After six years of terrible war, in which millions of people were killed, there were strong movements towards promoting understanding among the people of the world. In 1945 Canada signed the UNITED NATIONS Charter and in 1948 the Universal Declaration of Human Rights. As Canadians gradually became more tolerant, Asians were finally given the vote (South Asians and Chinese in 1947 and Japanese in 1949). The bans on Chinese and South Asians were repealed. In the 1950s and 1960s a new tolerance was shown in the passage of human-rights bills in the provinces and the CANADIAN BILL OF RIGHTS in 1960.

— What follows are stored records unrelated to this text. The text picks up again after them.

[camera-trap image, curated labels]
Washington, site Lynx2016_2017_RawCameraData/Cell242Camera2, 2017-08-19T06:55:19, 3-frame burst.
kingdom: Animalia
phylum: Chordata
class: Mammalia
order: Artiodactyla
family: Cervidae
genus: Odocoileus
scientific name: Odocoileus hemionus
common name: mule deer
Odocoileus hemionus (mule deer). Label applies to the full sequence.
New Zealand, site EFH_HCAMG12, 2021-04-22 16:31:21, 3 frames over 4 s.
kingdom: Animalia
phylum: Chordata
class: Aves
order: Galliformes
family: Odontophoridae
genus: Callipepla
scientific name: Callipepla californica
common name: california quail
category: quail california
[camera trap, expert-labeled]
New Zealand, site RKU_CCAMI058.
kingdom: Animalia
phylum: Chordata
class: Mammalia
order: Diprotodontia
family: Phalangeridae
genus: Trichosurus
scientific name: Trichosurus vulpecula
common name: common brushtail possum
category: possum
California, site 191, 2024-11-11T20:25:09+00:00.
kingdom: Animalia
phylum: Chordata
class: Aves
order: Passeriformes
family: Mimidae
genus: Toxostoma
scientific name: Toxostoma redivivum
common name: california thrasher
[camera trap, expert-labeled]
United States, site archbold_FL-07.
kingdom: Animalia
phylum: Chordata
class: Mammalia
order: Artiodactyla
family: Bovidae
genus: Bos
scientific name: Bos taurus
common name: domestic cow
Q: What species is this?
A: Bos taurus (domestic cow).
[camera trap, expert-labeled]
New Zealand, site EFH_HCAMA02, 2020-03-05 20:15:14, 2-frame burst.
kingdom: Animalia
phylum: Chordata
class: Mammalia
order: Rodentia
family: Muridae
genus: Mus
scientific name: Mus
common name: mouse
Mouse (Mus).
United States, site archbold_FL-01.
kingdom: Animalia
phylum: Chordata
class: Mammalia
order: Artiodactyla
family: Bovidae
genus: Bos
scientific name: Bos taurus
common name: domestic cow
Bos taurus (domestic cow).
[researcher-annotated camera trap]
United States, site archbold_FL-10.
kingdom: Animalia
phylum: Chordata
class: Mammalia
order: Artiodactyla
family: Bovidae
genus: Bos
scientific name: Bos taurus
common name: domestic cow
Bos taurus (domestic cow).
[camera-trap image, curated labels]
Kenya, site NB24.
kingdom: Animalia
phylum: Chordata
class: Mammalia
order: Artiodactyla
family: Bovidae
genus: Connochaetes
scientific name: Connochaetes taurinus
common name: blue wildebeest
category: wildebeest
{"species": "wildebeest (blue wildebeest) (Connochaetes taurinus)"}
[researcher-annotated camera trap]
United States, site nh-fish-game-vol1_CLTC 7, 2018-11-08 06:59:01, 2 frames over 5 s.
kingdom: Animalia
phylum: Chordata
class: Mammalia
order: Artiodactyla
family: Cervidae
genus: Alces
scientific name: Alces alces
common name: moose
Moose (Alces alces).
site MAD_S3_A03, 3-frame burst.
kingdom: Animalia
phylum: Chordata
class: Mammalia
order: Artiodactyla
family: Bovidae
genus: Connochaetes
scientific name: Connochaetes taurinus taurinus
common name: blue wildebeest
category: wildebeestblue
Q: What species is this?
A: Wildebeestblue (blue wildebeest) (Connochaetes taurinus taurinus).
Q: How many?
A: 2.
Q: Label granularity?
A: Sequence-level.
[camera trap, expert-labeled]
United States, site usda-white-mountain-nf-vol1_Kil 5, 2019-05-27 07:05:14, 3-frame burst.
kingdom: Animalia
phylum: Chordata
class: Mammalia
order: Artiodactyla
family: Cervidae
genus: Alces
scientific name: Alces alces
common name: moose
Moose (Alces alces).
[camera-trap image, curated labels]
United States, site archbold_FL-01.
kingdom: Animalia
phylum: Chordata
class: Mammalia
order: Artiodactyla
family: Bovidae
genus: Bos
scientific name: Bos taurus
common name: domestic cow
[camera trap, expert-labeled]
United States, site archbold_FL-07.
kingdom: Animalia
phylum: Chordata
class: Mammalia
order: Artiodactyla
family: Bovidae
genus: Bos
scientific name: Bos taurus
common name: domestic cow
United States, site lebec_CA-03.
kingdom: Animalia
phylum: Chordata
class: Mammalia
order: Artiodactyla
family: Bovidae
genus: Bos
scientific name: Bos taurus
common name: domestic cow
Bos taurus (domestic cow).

The reasons for this increase in tolerance are as complex as the reasons for why it existed in the first place. New immigration laws in 1962 and 1967 allowed large numbers of non-whites to enter Canada from Hong Kong, India, and the West Indies. Again this immigration caused some Canadians to vent hostility, especially towards South Asians, and in particular, Sikhs. In 1989 the Canadian government paid reparations to the Japanese Canadians for their unfair treatment during World War II.

The post-World War II period also led to new developments in relations between whites and Aboriginal people. Aboriginal people gradually became more educated and better organized. Their spokesmen began to challenge their second-class status. In 1960 the government ended the discrimination that kept Indians from voting in federal elections. Instead of trying to assimilate the Aboriginal people, the government encouraged programs to retain their languages and culture.

Aboriginal people, like many non-British and non-French groups, still encounter prejudice and discrimination, but it is diminished. The effects of the long-standing treatment of these people as second-class citizens may take longer to pass.